Jilles Bijker

Intraoperative hypotension


Jilles Bijker - Intraoperative hypotension 

Date:
December 7, 2011


Promotors:
Prof. C.J. Kalkman, MD, PhD
Prof. K.G.M. Moons, MD, PhD


Co-promotor:
W.A. van Klei, MD, PhD








Intraoperative hypotension is a frequent and common side effect of anesthesia. The incidence of intraoperative hypotension is however dependent on the chosen definition. A wide variety of definitions could be found in the recent anesthesia literature, and also self-reported definitions by anesthesia personnel differ widely. Furthermore, in daily clinical practice, intraoperative hypotension is not always treated according to the self-reported definitions.

Thus, there is much discussion on the associations between intraoperative hypotension and adverse outcome after surgery, which is highly dependent on the chosen definition of intraoperative hypotension. Previously, a relation between intraoperative hypotension and one-year mortality was described.
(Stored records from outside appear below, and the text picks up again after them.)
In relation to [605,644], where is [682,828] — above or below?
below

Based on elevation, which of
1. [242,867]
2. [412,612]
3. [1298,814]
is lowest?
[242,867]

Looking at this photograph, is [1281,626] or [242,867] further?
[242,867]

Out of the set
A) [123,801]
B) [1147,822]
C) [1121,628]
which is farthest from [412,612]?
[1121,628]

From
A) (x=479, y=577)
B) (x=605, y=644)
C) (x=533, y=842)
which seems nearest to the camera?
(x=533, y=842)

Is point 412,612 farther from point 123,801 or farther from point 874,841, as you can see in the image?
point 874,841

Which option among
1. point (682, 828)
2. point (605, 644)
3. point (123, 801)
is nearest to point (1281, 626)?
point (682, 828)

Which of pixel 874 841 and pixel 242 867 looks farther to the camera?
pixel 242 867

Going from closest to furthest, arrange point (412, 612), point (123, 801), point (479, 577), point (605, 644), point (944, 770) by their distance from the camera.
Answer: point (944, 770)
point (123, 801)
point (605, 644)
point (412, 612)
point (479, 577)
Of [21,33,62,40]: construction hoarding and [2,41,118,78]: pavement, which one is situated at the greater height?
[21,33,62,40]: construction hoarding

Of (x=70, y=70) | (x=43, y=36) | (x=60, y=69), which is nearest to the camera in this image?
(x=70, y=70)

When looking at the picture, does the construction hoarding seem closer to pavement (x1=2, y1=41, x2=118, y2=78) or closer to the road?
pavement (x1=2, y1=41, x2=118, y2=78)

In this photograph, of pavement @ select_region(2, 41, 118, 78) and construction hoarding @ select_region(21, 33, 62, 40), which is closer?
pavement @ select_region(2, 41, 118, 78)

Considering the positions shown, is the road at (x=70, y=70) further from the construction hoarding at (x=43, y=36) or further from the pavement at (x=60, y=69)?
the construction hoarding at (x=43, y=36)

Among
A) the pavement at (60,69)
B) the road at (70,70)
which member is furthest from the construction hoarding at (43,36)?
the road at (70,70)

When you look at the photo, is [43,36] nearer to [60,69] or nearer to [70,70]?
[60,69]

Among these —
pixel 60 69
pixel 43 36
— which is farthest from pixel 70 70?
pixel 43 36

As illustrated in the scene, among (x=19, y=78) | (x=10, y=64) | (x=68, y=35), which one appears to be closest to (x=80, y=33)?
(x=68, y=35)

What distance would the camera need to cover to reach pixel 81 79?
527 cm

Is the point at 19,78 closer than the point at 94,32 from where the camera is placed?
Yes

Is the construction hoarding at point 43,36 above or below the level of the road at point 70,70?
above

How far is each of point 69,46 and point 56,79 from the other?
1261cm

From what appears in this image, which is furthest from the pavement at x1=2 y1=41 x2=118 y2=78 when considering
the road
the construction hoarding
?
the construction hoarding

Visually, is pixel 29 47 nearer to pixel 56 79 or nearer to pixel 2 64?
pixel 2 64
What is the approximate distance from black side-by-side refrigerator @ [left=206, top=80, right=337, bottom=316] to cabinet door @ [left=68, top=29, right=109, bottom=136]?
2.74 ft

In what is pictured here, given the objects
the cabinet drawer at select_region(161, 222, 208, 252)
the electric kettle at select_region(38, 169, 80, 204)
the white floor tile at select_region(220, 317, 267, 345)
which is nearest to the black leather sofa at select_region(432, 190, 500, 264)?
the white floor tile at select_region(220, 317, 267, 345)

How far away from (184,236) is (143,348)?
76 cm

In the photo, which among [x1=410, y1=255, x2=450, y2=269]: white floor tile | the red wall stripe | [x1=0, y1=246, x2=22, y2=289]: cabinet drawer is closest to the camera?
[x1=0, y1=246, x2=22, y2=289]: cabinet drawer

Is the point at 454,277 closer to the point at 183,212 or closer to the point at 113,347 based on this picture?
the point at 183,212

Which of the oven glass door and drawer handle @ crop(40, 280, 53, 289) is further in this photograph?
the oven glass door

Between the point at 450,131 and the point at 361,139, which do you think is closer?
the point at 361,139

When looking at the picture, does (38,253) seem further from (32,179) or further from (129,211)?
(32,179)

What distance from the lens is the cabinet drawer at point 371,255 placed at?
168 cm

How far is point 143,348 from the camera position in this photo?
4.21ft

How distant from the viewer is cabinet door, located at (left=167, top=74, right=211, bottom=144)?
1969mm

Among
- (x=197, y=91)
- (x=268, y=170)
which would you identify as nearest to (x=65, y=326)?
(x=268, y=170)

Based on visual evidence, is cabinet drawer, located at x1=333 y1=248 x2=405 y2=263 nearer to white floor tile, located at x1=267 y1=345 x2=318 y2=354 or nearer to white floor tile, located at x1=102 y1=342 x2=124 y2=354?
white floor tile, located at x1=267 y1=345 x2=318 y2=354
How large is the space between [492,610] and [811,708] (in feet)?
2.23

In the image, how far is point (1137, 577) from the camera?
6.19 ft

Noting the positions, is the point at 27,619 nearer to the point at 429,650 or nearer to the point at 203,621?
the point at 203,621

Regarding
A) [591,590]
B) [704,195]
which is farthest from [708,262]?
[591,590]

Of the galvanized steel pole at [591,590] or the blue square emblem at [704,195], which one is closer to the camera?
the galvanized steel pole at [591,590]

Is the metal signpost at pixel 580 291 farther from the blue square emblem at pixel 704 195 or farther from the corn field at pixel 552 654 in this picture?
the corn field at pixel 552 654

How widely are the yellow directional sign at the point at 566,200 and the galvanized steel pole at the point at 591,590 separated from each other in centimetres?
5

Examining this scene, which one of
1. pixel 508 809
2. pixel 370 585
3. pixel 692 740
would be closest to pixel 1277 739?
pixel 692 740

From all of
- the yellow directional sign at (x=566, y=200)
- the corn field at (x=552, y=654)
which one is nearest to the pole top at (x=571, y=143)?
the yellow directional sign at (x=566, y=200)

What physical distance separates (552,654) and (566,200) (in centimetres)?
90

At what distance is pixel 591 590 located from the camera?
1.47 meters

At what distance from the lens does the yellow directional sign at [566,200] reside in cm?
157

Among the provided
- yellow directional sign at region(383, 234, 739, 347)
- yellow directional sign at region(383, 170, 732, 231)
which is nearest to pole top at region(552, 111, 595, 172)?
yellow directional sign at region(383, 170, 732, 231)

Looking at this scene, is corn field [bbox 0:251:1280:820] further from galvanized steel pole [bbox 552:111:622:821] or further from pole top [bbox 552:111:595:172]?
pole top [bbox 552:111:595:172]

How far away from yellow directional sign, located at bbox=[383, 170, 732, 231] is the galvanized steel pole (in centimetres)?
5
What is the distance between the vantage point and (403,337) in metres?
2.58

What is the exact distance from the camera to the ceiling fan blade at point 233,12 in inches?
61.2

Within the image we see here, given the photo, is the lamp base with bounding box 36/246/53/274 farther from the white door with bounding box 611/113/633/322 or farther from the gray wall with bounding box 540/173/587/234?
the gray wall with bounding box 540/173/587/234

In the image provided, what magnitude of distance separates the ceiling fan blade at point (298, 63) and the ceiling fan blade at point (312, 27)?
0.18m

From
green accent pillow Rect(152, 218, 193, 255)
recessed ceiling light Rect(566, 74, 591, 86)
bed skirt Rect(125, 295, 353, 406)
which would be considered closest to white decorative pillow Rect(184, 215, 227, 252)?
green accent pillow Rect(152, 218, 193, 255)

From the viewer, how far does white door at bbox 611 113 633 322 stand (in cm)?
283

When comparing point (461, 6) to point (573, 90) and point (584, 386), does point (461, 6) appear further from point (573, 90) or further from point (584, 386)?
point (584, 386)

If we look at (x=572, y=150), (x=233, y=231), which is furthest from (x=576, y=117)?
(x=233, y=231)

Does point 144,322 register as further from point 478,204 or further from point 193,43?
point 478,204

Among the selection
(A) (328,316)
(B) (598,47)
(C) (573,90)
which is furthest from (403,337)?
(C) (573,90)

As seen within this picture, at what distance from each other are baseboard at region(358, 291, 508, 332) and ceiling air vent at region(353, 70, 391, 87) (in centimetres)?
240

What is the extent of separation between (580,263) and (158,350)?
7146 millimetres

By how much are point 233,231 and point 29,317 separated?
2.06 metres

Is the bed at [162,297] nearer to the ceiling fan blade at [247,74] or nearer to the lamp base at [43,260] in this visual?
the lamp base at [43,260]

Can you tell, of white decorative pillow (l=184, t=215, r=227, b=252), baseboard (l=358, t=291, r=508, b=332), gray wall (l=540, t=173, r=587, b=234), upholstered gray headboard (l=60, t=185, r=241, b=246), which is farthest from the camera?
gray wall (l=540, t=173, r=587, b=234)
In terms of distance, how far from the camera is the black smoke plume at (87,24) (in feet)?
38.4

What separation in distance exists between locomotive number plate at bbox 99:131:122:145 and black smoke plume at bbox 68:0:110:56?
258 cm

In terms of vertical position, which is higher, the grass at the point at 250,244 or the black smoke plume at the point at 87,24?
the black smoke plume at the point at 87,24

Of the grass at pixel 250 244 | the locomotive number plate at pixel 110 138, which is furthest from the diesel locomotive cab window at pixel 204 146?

Furthermore, an association between intraoperative hypotension and the occurrence of a postoperative stroke was suggested. In this thesis two studies are presented that studied the relation between intraoperative hypotension and adverse outcome. No causal association could be found between intraoperative hypotension and one-year mortality. Nevertheless, the risk of dying within one year after surgery was increased for elderly patients when the duration of low blood pressure became long enough. Lower blood pressures are tolerated for shorter durations.

A postoperative stroke is mostly described to be caused by an embolism. The role of intraoperative hypotension remains debatable, but one could hypothesize that intraoperative hypotension can compromise collateral blood flow to ischemic areas, even in embolic strokes. Support could be found fot this hypothesis in a study, described in this thesis, showing an increased risk of a postoperative stroke when the blood pressure decreased below 30% of the baseline blood pressure.

Based on the studies presented in this thesis, it seems appropriate to define intraoperative hypotension according to thresholds relative to a baseline blood pressure and keeping the blood pressure above 30% of the baseline blood pressure. Associations between intraoperative hypotension and adverse outcome is however also dependent on patient and surgery related factors and no firm conclusions on lowest acceptable intraoperative blood pressures can be drawn based on this thesis.